Getting the basics right

For all these solutions to work and give people a reason to come back and spend – the high street must become more digitally savvy. This includes not just a strong social media presence to advertise but also importantly continuous investment in connectivity - a strong and reliable network to allow their customers to log in and their staff to assist with digital interventions on stock checks, quick payments and product enquiries.

In a time when you can have the instant gratification of an online order, stores providing secure and reliable Wi-Fi for visitors is a major part of creating that positive experience – enabling shoppers to engage with highly personalized experiences, while also providing businesses access to their applications that provide a win-win of sharing the customer data to help create that experience and promote loyalty and present offers to attract buyers to spend.

In this way connectivity is an absolute necessity for businesses rather than an optional extra. This evolving demand is something that should be front of mind for any business no matter the size. A poor wireless service, inside or in outside spaces is detrimental to an organization’s bottom line. Fundamentally businesses need to ensure their network delivers consistently in all areas of their store.

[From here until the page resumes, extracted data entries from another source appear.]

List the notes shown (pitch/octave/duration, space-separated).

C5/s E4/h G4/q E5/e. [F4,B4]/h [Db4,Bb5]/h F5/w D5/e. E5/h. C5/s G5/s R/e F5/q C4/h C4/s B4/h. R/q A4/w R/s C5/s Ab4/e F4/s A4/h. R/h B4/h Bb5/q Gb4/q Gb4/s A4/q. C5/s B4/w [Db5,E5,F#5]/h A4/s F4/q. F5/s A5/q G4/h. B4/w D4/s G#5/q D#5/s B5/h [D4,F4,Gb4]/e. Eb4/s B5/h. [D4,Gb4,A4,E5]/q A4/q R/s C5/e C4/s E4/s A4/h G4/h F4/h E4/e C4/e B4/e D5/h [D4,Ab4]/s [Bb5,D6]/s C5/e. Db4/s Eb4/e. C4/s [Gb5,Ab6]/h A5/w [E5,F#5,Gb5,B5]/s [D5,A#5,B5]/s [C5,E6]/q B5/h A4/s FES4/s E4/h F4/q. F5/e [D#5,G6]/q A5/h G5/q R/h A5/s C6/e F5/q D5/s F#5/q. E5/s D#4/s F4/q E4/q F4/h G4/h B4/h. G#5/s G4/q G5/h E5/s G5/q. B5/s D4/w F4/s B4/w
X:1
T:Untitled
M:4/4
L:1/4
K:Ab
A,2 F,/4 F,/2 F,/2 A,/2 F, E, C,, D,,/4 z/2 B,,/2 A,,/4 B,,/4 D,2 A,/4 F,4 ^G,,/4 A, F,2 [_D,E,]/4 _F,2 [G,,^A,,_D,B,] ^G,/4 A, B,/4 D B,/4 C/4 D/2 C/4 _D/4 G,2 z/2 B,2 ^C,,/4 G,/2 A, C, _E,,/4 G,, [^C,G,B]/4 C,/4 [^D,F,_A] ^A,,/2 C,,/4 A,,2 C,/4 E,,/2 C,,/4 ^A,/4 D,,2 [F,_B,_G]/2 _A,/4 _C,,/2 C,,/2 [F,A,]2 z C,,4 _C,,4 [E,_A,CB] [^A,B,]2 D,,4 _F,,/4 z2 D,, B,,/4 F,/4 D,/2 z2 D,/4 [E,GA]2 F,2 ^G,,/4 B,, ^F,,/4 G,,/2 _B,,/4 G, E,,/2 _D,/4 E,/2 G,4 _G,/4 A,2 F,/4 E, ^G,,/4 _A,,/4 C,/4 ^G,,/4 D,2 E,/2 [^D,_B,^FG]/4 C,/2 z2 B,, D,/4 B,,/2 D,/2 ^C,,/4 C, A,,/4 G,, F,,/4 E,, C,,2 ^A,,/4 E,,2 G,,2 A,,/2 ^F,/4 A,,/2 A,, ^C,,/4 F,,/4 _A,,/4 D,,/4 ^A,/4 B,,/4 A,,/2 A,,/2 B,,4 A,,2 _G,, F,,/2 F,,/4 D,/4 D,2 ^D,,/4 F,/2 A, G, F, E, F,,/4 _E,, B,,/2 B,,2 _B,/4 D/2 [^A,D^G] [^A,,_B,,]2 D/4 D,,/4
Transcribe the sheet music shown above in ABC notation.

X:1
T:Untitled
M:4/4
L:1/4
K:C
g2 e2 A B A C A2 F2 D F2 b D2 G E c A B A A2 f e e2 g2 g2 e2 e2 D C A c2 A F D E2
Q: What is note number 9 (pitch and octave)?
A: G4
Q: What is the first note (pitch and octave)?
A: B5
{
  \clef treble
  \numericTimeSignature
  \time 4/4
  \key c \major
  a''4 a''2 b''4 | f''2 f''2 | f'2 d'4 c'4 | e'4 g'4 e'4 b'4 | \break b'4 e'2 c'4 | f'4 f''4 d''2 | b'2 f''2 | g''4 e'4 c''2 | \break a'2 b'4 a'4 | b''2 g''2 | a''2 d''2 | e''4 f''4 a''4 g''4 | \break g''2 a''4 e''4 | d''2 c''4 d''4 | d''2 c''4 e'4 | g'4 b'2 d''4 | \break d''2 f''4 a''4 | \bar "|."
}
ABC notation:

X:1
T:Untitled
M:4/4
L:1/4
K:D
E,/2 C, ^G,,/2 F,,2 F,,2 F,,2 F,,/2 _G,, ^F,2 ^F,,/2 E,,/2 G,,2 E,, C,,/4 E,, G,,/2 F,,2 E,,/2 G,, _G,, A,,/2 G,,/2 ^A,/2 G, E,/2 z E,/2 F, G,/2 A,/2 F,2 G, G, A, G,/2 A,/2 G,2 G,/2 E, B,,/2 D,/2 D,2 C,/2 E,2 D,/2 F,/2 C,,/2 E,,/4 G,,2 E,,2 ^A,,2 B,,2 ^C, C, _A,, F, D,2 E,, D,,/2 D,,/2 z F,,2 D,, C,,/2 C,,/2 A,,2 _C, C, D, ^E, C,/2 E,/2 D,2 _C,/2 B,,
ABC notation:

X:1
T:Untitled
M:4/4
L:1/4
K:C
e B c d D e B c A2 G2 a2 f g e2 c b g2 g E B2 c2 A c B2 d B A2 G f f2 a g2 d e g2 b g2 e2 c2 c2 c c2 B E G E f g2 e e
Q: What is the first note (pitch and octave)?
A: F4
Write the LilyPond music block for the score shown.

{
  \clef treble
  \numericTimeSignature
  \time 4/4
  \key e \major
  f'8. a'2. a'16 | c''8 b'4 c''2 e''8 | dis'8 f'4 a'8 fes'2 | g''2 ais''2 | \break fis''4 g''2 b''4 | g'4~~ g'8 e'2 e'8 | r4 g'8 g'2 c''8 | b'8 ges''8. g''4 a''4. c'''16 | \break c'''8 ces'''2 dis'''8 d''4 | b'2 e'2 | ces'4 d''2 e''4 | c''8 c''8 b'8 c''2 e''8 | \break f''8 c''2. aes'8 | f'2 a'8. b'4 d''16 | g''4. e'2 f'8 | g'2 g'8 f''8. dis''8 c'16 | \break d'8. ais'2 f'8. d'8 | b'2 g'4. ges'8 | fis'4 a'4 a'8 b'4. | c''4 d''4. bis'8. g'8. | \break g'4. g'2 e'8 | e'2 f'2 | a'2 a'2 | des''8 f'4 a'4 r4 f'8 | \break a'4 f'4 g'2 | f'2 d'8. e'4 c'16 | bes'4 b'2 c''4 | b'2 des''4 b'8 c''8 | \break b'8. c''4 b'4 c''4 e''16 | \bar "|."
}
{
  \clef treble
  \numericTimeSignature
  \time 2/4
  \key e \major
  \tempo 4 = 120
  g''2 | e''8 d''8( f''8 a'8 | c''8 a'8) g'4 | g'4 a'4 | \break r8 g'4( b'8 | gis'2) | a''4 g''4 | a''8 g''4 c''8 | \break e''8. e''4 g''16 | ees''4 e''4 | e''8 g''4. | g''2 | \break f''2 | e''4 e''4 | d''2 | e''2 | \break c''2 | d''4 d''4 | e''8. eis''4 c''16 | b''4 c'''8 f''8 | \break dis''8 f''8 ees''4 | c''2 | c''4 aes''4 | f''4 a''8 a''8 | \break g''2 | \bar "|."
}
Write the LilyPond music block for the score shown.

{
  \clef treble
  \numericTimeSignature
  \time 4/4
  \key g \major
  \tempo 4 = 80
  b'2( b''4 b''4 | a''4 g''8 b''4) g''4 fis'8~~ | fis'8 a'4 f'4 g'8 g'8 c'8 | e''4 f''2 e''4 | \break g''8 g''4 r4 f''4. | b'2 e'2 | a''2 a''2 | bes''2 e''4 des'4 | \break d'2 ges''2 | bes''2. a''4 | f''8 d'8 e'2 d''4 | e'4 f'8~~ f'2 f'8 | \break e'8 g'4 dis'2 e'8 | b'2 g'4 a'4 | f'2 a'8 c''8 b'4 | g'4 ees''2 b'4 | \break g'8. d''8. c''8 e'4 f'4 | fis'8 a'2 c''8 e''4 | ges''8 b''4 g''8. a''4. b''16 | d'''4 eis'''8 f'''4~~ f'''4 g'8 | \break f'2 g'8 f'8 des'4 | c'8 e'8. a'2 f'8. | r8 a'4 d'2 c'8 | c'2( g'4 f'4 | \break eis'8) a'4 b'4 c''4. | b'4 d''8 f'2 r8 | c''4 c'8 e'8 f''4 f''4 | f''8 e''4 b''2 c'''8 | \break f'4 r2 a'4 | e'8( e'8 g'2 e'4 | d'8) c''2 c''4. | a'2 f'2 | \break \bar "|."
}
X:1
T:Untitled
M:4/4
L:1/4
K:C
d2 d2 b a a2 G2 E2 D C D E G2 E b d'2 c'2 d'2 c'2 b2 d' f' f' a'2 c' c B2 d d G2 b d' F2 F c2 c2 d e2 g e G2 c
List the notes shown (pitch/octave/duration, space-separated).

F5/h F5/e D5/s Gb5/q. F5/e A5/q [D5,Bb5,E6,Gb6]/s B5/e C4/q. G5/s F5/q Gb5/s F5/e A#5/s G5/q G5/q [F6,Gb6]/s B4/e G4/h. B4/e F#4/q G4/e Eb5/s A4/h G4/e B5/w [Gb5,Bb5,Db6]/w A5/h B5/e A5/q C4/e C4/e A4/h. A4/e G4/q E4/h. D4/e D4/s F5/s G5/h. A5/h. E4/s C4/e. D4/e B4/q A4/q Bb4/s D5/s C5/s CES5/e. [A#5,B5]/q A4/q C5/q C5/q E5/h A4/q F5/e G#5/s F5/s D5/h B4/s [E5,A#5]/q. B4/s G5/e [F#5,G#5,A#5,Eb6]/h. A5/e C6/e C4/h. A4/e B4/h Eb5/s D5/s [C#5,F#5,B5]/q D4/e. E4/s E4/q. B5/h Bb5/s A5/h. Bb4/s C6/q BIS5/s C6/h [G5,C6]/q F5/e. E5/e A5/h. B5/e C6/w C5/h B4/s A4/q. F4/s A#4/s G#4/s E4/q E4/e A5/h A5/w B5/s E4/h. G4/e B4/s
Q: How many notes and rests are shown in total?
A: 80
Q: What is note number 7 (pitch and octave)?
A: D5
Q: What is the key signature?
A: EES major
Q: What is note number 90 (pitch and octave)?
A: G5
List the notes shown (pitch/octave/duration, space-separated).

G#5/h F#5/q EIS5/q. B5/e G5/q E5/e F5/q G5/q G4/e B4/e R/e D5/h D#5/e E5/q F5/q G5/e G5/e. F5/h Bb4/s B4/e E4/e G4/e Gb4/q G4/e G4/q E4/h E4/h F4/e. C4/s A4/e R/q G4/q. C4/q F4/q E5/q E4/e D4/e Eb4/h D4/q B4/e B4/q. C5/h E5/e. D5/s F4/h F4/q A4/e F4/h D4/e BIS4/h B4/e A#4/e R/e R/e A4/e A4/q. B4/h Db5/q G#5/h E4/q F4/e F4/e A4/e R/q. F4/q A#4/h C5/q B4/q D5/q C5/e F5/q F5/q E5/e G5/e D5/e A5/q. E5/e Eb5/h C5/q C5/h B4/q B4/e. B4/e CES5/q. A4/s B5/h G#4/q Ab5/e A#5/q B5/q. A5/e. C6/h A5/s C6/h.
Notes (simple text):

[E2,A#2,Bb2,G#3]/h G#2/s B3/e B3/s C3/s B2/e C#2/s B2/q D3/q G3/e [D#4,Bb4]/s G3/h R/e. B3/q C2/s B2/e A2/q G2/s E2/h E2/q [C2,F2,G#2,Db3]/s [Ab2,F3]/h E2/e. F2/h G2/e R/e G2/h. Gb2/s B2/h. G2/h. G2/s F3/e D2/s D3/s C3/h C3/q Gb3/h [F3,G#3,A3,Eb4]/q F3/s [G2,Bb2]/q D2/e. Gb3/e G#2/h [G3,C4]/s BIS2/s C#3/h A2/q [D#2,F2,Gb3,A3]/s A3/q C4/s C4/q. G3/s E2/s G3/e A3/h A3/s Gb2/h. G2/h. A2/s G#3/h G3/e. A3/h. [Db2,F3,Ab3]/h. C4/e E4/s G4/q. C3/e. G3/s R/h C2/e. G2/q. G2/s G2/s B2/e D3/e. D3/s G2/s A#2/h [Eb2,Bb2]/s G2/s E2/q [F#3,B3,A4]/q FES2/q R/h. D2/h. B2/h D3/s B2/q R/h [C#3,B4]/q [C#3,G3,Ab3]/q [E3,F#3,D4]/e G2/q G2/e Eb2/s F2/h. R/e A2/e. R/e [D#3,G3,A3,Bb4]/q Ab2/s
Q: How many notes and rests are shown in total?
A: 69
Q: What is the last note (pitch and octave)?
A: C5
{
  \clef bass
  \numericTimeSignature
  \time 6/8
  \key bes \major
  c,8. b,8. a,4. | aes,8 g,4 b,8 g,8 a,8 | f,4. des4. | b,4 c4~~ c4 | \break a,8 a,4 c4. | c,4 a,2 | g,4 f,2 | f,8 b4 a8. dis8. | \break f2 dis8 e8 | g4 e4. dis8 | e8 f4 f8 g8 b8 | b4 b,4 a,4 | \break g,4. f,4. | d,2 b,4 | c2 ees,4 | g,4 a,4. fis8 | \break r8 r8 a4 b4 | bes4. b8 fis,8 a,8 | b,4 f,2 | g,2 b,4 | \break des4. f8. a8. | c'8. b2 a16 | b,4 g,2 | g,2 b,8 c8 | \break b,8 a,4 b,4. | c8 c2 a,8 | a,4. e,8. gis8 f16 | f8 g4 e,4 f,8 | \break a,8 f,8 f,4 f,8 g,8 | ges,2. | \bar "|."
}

There's no new technology here. This is something that everyone can benefit from now. It’s all available via easy to implement devices accessing cloud-based application from their preferred partners.

In the past few months, we have all been forced to reinvent and come up with our own version of the ‘new and better normal.’ Retailers must to look beyond the basics of surviving and accelerate their plans to ensure they have resilient digital roadmaps in place to stay in the game.